O primeiro trabalho do Tiago, Crepúsculo, data do ano de 2006. Desde então, vários foram os discos lançados, e com eles veio a particularidade de, ao contrário do que é habitual, as suas músicas se manifestarem como uma longa-metragem, ultrapassando, em tempo, o período habitual de três ou quatro minutos. Essa escolha, disse-me o Tiago, foi um pouco acidental: «Aquilo que se começou a tornar cada vez mais claro para mim foi que eu gostava, de facto, da música dita erudita – é precisamente um certo comprometimento com a obra estética e não só a forma como atinge o público, mas também todas as questões filosóficas, sociológicas, antropológicas e políticas que possam surgir no simples acto de criador. Isso interessa-me muito e eu acho que é isso que faz com que a minha música ganhe alguma densidade e que torne difícil ter um princípio, meio e fim num curto espaço de tempo. Mas isso não é um cânone para mim, se olhares para um disco como, por exemplo, o Insónia, e mesmo um disco que estou a preparar agora para sair, já são discos de faixas curtas. Às vezes quando estou a trabalhar num disco como o Crepúsculo, o Samsara ou o Walden Pond’s Monk, de facto há uma ideia muito mais cinematográfica de construir um disco, de haver uma narrativa que conduz o ouvinte ao longo de trinta minutos, o que seja. Mas não é sempre assim, depende sempre do tema que estou a tratar. Há discos que têm uma narrativa e uma ligação conceptual muito próprias, que faz sentido aprofundar e olhar para eles como uma peça inteira e não como uma série de canções. Já o Insónia, por exemplo, não é nada disso, é muito mais inconsequente nesse sentido. e é simplesmente eu a tentar fazer algo de música com o piano. Não existe nada assim adquirido, na realidade. (risos)»

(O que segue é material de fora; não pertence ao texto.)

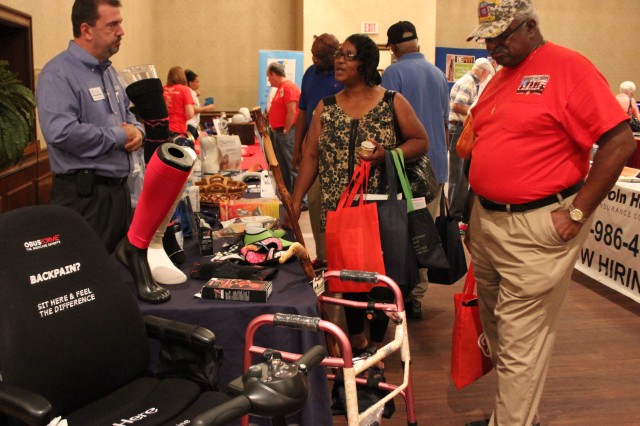 Retired Staff Sgt. Jackie Garnett and her husband, retired Master Sgt. Jerry Garnett, talk with Michael Schotten of McAbee Medical about medical equipment and health products that can be purchased for those suffering from mobility issues.
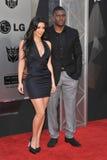 Ким Kardashian, Reggie Bush стоковая фотография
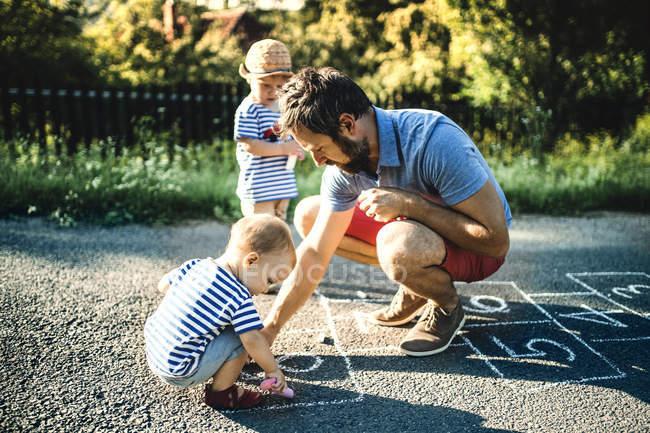 Padre dibujando Hopscotch sobre asfalto - foto de stock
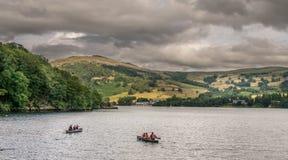 人们乘独木舟在湖的,上面暴风云 库存图片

Seja qual for o disco, existe sempre esta imagética cuidada e pensada que também bebe muito da mitologia. Sendo fascinada pelas várias mitologias, não resisti e perguntei-lhe o porquê dessa referência: «Como te disse, a música erudita tem sido um foco meu. Não é tanto o lado virtuosístico ou o lado mais académico, mas sim esse lado que eu acho que ascende mais à origem da própria prática musical, que tem uma ligação muito forte com a religião cristã, e penso que isso tem repercussões em todos os músicos que surgiram ao longo dos séculos. Existe um comprometimento muito forte entre o autor e a obra que está a criar, não é de ânimo leve e muitas das vezes consegues até pressentir a pessoa que está por trás da música que faz. Eu acho que aí é que a coisa é mesmo importante e mágica – é a ligação a metáforas e outras imagens que possam surgir e que é muito importante para mim porque revelam esse lado mais profundo da música que não se esgota na simples audição, mas antes que desperta o ouvinte numa descoberta, ele próprio, em torno daquilo que estou a tentar aludir. Cada um ouvirá coisas diferentes nos meus discos e acho que isso também é interessante. Não quero limitar a experiência de quem ouve e por isso vou deixando umas pistas ou no nome do disco, ou no texto que o acompanha, mas que terá sempre interpretações diferentes e eu gosto disso, acho que enriquece a obra.»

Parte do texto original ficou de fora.